On this second Sunday of Lent, we have a set of readings on dead sons. Beloved sons that die because they are beloved.
At least that’s what Jon D. Levenson, an Old Testament scholar, suggests. He offers a compelling exegesis that to be beloved, in scripture, is really to be cursed. Think of Isaac, Joseph, Jesus.
According to Levenson, child sacrifice as a practice was largely out of fashion by the time some of these Old Testament stories were written down, but the narrative of the “suffering son” continued as a literary trope for interpreting what seems to be perpetual bad luck for God’s chosen people. Chosenness, in this scheme, is a cross on one’s shoulders. To be chosen is to suffer. To be beloved is to die.

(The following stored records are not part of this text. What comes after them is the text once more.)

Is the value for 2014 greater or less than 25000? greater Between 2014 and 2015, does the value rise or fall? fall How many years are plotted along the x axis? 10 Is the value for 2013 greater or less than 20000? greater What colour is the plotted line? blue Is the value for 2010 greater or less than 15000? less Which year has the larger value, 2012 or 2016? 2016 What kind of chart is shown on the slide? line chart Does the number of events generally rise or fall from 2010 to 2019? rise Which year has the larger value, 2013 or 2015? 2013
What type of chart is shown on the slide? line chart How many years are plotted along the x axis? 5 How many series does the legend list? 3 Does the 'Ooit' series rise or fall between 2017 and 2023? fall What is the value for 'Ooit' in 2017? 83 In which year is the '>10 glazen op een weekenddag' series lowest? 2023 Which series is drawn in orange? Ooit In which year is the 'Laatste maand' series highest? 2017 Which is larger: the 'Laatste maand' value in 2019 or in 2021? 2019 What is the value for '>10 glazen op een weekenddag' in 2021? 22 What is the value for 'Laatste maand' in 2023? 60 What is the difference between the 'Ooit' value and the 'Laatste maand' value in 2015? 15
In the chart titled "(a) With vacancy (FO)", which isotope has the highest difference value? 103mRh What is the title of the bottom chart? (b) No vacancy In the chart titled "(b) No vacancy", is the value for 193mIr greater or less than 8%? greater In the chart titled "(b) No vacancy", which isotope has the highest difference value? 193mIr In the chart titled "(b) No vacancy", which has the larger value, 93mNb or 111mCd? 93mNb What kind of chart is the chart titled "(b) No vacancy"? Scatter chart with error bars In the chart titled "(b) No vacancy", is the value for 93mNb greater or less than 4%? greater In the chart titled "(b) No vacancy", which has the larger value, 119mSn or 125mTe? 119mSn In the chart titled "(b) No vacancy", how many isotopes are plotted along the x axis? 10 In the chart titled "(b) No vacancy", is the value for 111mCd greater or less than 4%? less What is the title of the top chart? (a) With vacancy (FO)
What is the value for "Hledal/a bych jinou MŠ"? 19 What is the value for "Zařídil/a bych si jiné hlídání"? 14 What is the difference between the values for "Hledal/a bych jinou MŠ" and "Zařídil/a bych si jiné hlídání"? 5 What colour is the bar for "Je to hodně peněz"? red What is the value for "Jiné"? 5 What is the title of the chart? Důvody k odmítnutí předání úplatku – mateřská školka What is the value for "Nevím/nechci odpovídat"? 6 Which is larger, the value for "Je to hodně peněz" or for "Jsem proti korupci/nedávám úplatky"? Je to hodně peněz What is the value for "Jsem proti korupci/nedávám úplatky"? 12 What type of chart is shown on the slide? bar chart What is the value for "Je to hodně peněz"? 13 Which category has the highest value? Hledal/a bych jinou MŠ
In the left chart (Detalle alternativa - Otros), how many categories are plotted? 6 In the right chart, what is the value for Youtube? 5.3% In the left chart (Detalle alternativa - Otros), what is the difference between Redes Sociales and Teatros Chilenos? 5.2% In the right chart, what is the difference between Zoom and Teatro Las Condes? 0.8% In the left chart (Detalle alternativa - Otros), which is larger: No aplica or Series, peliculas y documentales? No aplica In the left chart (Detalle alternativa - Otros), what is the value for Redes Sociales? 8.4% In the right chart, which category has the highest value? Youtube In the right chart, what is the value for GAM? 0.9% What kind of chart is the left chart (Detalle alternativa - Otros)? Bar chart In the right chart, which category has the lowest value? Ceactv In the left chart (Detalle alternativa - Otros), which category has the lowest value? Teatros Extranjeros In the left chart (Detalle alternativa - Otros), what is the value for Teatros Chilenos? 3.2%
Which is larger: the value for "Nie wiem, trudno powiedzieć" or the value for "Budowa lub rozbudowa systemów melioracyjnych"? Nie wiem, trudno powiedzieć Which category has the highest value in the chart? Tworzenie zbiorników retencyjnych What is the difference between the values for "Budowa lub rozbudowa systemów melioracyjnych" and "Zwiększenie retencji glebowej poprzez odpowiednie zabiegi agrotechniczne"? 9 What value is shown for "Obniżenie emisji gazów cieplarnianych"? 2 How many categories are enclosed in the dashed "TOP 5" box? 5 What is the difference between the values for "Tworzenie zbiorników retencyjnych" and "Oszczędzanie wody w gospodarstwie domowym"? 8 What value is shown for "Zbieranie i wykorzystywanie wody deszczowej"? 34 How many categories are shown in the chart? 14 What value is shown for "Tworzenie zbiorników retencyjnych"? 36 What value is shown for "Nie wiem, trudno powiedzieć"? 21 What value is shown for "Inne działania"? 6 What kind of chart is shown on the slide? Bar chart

I am reassured only slightly by the fact that certain biblical stories are probably only stories, that they are telling us a literary or theological truth rather than a historical one. But even with this reassurance, the readings for this Sunday can be hard to hear—for anyone I presume, but they may have a particularly painful poignance for those with sons or, worse, those with sons who have died.
I have sons, two, and my mom and dad had two sons, too, one of whom is no longer alive. He died by suicide in 2015, after a fight against addiction and depression. I wrote about him, about death, several Lents ago for Commonweal. Every Lent the ashes are reapplied, and every Lent I think of his ashes; every Lent these readings arrive, and every Lent I bristle at them. But then, “bristling” seems the right reaction for Lent.
It's difficult to imagine an alternative to bristling: to imagine sitting peacefully in the pews after such a loss, the kind of loss my parents have endured. It’s painful to imagine their pain while hearing the story of Abraham lifting the knife to slaughter Isaac, a scriptural precedent that is later affirmed in Romans, praising a God that “did not spare his own son, but handed him over for us all.” It’s difficult to imagine the thing most beloved, most cherished, taken from us. It’s difficult because inevitably we imagine our own sons, our devotion to them—their belovedness—the very thing that damns them, that leads to their death. We stop our imaginations before the thought of lifting the knife, a thought so vile and stomach-turning that bristling alone seems far insufficient.
Of course, I know we are working in the world of allegory. I know, as Levenson does, that these stories are meant to point beyond the literal language; they are meant to make sense of suffering despite a promise from God that we are chosen, beloved. I know stories of sacrificed sons are set-ups for salvation when the Beloved Son dies for our sins. I know, I know. And yet, and yet.
“This is my Beloved Son, listen to him,” says the cloud in the Gospel, and suddenly the scene shifts from dazzling to deathlike. Remember: to be beloved is a curse. See how we descend the mountain at the mention of it? The disciples are alone with Jesus, who swears them to secrecy until death is overcome.
In Lent we wait, like John and James and Peter, to find out what rising from the dead could possibly mean. We endure death, which seems to have the final word. We bristle at the mention of being beloved, that damning, doting phrase. We wait, with the small hope of witnessing that dazzling white once again, a sure sign our sons will be safe, our sons will be saved.